Riding high from the first five days of the trip, they aimed for a two-night backcountry trek before hitting Whitewater Ski Area on their last day.
They parked the car off Highway 3 at Bombi Summit near Castlegar and put their endurance to the test with a six-hour slog into Grassy Hut. The simple backcountry cabin is maintained by the Kootenay Mountaineers.
They had to make route-finding decisions and work as a group. They got a little lost and eventually found the way.
“The avalanche danger was up there, so it affected where we could go,” Mills said. “When we found the hut, all we could see was a little metal chimney. The hut was buried to the roof in snow on three sides. It was very cozy; the fire in the stove felt so good.”
They stayed two nights, deciding to play it safe on gentle terrain. Hollubek built a kicker by the cabin. They packed a runway and soon they were getting air.
“Breyden was doing flips,” Mills said. “There was so much snow you could land on your head and be fine. He just made the most out of everything. Breyden was blown away the whole time. He was living his dream.”
“All the hospitality caused us to drop our guard, I guess,” Mills said, trying to explain the one significant downer of the Powder Highway trip.
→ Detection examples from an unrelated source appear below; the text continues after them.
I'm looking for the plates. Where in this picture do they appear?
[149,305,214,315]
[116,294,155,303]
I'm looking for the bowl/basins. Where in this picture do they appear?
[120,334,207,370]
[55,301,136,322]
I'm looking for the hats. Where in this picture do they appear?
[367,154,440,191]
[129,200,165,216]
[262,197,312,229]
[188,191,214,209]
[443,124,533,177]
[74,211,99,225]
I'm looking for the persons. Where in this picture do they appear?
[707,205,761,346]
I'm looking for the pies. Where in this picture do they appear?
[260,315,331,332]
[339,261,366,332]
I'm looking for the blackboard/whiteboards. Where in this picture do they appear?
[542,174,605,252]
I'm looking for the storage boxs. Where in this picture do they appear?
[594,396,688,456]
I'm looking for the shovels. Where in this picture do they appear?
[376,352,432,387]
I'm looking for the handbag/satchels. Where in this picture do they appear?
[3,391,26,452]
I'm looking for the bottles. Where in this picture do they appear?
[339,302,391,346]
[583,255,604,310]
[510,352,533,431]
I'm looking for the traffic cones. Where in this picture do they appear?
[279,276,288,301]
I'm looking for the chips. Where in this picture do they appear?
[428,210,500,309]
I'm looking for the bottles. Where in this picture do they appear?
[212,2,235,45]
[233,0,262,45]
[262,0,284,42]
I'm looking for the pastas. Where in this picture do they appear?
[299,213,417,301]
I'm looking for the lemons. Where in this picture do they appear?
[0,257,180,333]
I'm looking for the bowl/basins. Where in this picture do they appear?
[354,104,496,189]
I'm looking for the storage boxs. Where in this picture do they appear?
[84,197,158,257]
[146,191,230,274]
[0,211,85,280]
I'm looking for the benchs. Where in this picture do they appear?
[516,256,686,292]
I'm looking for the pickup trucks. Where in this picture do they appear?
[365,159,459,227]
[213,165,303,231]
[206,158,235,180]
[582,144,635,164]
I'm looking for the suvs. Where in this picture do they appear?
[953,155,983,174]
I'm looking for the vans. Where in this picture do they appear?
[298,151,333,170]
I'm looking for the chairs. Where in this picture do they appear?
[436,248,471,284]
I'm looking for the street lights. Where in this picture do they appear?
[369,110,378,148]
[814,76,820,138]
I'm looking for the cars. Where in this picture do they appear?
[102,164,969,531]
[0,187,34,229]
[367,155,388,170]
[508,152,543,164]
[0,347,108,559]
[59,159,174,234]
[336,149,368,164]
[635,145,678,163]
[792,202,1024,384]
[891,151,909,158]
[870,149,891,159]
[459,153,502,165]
“Somebody punched out the car lock while we were at the hut and cleaned us out, including laptop computers, downhill ski clothing and a camera.”
The thieves also siphoned the fuel tank and messed with the battery cables, forcing the group to a spiral of headaches.
“But everybody pulled together and had a good attitude,” Mills said. “We made a mistake parking there and leaving all that gear in the car, but ultimately it was just stuff.
“We weren’t going to let it ruin an amazing trip.”